Figures, you want to have a sched group per L3.

> > Now that thing has a memory controller attached to it, correct?
>
> Yes
>
> > If so, why is this thing not a logical NUMA node, as described in
> > SRAT/SLIT?
>
> Yes, this thing is a logical NUMA node and represented correctly in the SRAT/SLIT.
>
> > Now, SRAT should contain the assignment which core belongs to which
> > node. Why is that not sufficient?
>
> Yes, SRAT provides cpu-to-node mapping, which is sufficient to tell
> scheduler what are the cpus within a NUMA node.
>
> However, looking at the current sched-domain below. Notice that there is no
> sched-domain with 16 threads to represent a NUMA node:
>
> cpu0
> domain0 00000000,00000001,00000000,00000001 (SMT)
> domain1 00000000,0000000f,00000000,0000000f (MC)
> domain2 00000000,ffffffff,00000000,ffffffff (NUMA)
> domain3 ffffffff,ffffffff,ffffffff,ffffffff (NUMA)
>
> sched-domain2 (which represents a sched-domain containing all cpus within a
> socket) would have 8 sched-groups (based on the cpumasks from domain1).
> According to the documentation snippet above regarding balancing within a
> sched-domain, scheduler will try to do (NUMA) load-balance between 8 groups
> (spanning 4 NUMA node). Here, IINM, it would be more beneficial if the
> scheduler would try to load balance between the two groups within the same
> NUMA node first before, going across NUMA node in order to minimize memory
> latency. This would require another sched-domain between domain 1 and 2,
> which represent all 16 threads within a NUMA node (i.e. die sched-domain),
> this would allow scheduler to load balance within the NUMA node first,
> before going across NUMA node.
>
> However, since the current code decides that x86_has_numa_in_package is
> true, it omits the die sched-domain. In order to avoid this, we are
> proposing to represent cpuinfo_x86.phys_proc_id using NUMA node ID (i.e. die
> ID). And this is the main point of the patch series.

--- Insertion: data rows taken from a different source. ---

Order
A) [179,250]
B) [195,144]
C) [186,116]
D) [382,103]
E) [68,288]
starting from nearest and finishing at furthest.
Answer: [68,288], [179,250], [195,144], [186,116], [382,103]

Ok, so here's what I'm reading from all this: a 16-thread package *is*
represented as a logical NUMA node properly by SRAT/SLIT, after all.
However, sched_init_numa() doesn't parse it properly or something else
along that path keeps the scheduler from seeing the 4 NUMA nodes on the
physical socket.

Because we do use the SLIT table to build the NUMA domains. So
considering that 16T package really is represented properly as a logical
NUMA node, why doesn't it get detected as such?

This is what needs asnwering first and not some forceful fitting the
topology into a DIE domain.

--
Regards/Gruss,
Boris.

Good mailing practices for 400: avoid top-posting and trim the reply.